Friday, January 2, 2026

Forecasting Market Crashes with Machine Learning Techniques

Predicting market direction is challenging, and forecasting market crashes is even more difficult, yet this remains a growing area of research. We previously discussed market correction prediction, and Reference [1] continues this line of inquiry by examining how machine learning can be used to predict market crashes within the Adaptive Market Hypothesis framework.

The study considers three categories of factors:

  1. Internal factors, such as technical indicators designed to capture endogenous market dynamics, including momentum, trend strength, and money flow arising from investor behavior and adaptive learning;
  2. External factors, including macroeconomic and commodity variables that proxy for systematic, exogenous risks affecting fundamental valuations; and
  3. Volatility features that quantify market fear and uncertainty.

The authors evaluate the performance of three predictive models—logistic regression, random forest, and a long short-term memory (LSTM) network. They pointed out,

The findings of this thesis suggest that while market crashes remain inherently difficult to forecast with perfect accuracy, they are not entirely random events. Meaningful predictive signals do exist, but their detection requires a careful consideration of model choice and complexity. The primary conclusion is not that one model is universally superior, but that different models reveal different facets of predictability, presenting a practical trade-off for risk managers and investors.

The Logistic Regression model, with its high recall, serves as an excellent "earlywarning system." Its strength lies in its sensitivity; it is highly effective at flagging periods of potential danger, making it suitable for risk monitoring applications where the cost of a missed event is catastrophic. Its primary drawback is the high rate of false positives, which would make it costly to use as a direct trading signal.
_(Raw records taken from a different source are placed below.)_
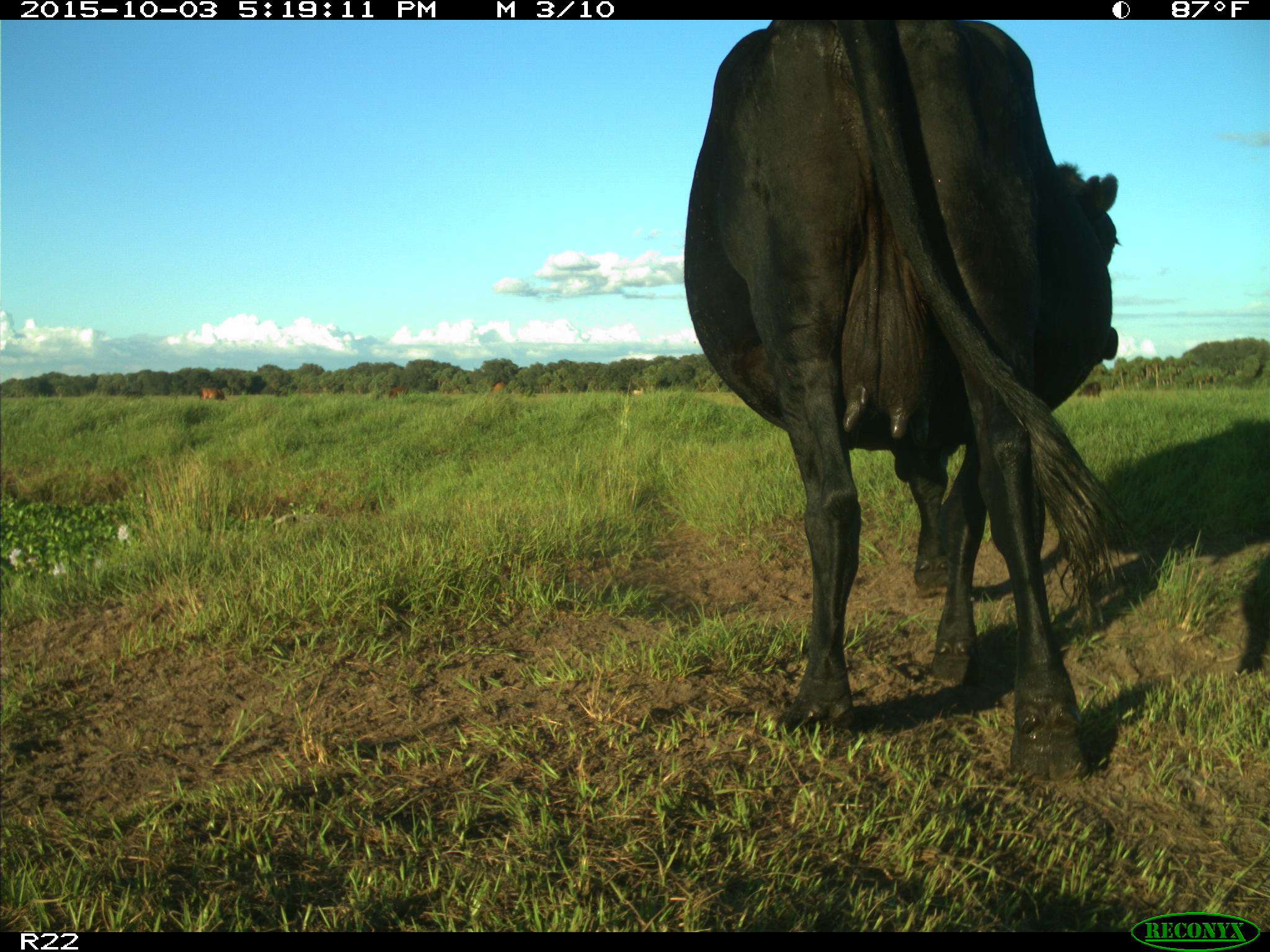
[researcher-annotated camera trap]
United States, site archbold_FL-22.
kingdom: Animalia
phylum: Chordata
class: Mammalia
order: Artiodactyla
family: Bovidae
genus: Bos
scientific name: Bos taurus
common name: domestic cow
Bos taurus (domestic cow).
The LSTM network, conversely, represents a more refined and balanced predictor. By matching the high recall of the logistic model while offering improved precision, it provides a more reliable signal. This suggests that incorporating the temporal dimension of financial data is a key avenue for enhancing predictive power. The practical implication is that while linear relationships capture the brute force of market panic, sequence modeling is required to understand the more subtle, evolving patterns that precede it. The choice between these models is therefore a strategic one, contingent on the specific application and the user’s tolerance for different types of error.

In short, the study concludes that market crashes are difficult to forecast but not entirely random, and different models capture different aspects of predictability. Logistic regression functions well as a high-recall early warning tool, while LSTM models provide more balanced signals.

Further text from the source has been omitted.